Task item A:
In the excerpt on Amey and highways safety, which sector does Mr Docherty describe as a new environment for him?
Task item B:
Pick up the excerpt on Amey and highways safety after its final sentence and carry it on.

That is also why being an integral part of campaigns such as Stamp It Out is so important for Amey. “There is a real focus by the team to ensure Stamp It Out changes the approach the treatment of roadworkers and beyond the obvious harm it is causing our workers, it is another example of collaboration at its best with a real outcomes-based approach to changing something collectively and identifying new ways of working. I like how each of the Safer Highways’ programmes although different in many ways, also feed into each other,” he adds. A good example is the work around incursions which has an obvious sinology with Stamp It Out.
Mr Docherty also thinks there is an important piece of work to be done around safety and design.
“I think there is a real opportunity with the way technology and innovation is moving at such a fast pace in the sector, to work on more effective ways of ‘designing out’ poor safety concerns and risk on projects before they even get to works on site,” he says. “If we can get that right, then we will see a real reduction in safety incidents because the risk should fall significantly. Once again, it will take collaboration to deliver it though.
He says he has learnt a lot that can be applied in highways from the other sectors Amey is involved with as a business.
“Rail is a new environment for me but already we are seeing a lot from some of their recent learnings in the art of the possible. Sustainability will also define us as an industry. We need to be credible in terms of what we are seeking to do here as a sector and not simply play lip-service to it. We need to deliver an output that is meaningful, create an environment where people want to continue to work and get all organisations that are responsible for managing our road networks to shift aside that cultural approach that has gone before and embrace new, sustainable ways of working that become ingrained in everything we do.”

Records:
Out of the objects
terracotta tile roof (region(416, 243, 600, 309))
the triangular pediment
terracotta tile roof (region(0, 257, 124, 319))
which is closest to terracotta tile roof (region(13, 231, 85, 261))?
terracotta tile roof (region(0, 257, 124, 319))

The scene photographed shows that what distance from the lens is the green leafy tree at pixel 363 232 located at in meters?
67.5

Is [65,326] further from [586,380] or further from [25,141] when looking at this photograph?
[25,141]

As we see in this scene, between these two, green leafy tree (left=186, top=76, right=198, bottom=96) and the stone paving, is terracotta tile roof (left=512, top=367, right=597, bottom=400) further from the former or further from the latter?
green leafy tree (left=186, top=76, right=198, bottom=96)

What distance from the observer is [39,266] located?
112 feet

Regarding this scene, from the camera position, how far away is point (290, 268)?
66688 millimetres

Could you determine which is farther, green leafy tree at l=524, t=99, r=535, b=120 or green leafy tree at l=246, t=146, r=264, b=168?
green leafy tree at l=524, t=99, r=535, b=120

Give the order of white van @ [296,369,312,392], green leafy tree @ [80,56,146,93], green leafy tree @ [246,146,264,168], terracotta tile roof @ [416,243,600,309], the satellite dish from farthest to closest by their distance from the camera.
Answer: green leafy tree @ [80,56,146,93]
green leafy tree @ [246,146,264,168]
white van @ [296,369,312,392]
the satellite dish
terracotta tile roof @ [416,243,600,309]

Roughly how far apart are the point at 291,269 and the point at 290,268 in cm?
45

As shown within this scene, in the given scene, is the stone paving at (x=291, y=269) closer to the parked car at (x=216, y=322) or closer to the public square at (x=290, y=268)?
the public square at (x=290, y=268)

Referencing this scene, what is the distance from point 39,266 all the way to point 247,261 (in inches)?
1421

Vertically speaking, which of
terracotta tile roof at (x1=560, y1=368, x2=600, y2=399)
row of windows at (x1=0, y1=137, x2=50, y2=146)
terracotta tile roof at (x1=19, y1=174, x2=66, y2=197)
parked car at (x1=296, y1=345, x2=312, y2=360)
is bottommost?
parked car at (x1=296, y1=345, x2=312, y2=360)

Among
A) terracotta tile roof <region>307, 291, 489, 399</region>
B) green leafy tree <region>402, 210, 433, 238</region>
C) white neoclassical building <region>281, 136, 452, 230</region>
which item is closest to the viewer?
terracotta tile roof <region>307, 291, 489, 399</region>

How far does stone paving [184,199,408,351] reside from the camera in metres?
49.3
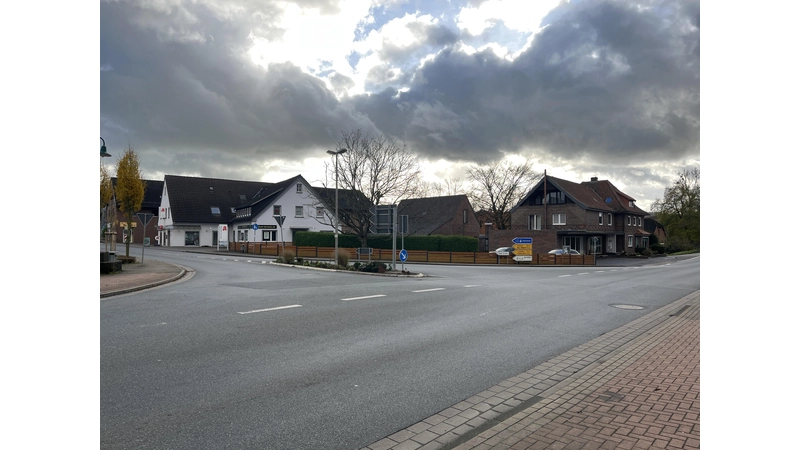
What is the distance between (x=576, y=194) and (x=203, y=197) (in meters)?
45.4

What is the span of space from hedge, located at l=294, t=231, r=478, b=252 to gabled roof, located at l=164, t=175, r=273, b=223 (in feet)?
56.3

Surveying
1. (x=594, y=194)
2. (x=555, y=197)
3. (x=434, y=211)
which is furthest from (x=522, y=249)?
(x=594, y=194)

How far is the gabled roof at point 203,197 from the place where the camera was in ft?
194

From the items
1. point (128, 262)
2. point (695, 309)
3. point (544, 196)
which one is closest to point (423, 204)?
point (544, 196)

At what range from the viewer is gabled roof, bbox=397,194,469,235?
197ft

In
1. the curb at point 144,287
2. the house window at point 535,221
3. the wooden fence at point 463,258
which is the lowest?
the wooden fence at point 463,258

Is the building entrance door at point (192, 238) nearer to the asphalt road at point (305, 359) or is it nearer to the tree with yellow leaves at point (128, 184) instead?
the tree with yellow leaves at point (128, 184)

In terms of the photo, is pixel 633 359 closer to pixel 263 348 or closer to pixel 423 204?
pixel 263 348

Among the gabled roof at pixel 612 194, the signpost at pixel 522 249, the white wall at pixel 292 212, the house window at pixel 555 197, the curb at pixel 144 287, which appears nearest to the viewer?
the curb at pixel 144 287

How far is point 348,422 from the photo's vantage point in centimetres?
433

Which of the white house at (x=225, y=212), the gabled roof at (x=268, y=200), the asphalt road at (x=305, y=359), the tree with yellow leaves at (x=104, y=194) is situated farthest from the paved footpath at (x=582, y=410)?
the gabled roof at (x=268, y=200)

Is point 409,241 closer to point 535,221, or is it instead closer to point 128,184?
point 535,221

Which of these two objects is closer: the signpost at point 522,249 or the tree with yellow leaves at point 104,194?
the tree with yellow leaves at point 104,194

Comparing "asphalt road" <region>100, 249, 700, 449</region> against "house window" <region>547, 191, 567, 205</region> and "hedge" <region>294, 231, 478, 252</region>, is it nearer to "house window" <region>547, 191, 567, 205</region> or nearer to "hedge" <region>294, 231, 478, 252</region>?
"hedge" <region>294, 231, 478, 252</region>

...

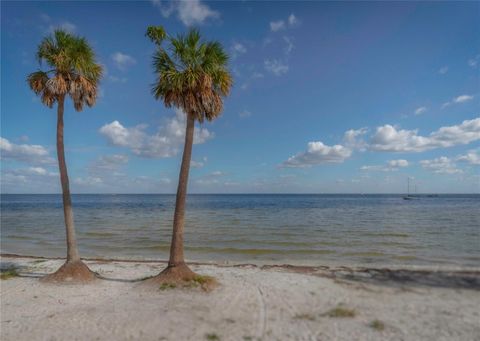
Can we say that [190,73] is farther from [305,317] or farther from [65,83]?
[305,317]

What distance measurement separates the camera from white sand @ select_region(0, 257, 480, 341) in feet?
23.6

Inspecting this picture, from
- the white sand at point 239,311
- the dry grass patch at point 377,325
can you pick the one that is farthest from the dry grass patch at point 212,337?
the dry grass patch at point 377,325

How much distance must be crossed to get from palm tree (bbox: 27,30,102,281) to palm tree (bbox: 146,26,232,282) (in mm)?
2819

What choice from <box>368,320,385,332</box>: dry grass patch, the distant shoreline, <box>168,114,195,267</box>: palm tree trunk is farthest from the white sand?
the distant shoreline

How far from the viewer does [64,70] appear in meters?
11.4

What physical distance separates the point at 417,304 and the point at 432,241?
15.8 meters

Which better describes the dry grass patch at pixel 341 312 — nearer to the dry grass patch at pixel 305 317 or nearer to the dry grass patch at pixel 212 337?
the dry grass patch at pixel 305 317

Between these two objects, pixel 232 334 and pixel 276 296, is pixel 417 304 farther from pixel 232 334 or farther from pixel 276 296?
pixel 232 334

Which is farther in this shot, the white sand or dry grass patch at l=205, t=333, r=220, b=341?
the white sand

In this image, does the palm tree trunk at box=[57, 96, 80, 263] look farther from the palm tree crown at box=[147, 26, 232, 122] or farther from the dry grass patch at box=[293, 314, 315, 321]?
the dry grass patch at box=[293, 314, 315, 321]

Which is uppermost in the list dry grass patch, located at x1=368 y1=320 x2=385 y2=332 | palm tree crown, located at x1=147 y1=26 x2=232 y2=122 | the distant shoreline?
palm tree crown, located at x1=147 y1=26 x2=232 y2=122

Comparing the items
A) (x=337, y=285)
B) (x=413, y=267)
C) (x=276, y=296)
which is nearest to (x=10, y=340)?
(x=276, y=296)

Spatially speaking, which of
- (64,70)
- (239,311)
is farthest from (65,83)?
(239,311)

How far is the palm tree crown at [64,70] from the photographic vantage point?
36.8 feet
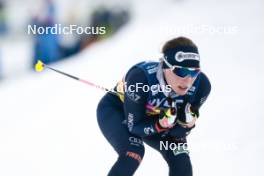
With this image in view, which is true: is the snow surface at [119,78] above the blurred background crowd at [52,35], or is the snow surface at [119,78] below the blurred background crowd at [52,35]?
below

Response A:
Rail.

Response B:
Coming out the other side of covid-which was a challenging time for Safer Highways, but Mr Docherty thinks the organisation is in an even stronger position then before.
“It was important that the sector wasn’t paralysed by the pandemic and thankfully due to the commitment and hard work from all of our operational teams it wasn’t. It did mean Safer Highways did have to re-evaluate its focus and while at the same time build on what had been achieved before and move forwards. I think we have done that and came out stronger the other side. Now, in the new role as Vice Chair, my challenge is how do we appropriately pick up the pace and deliver even more?” While some of the work will be cross-sector and even in different industries in the future, there is still much Safer Highways can do in the highways sector before that is even considered-watch this space!!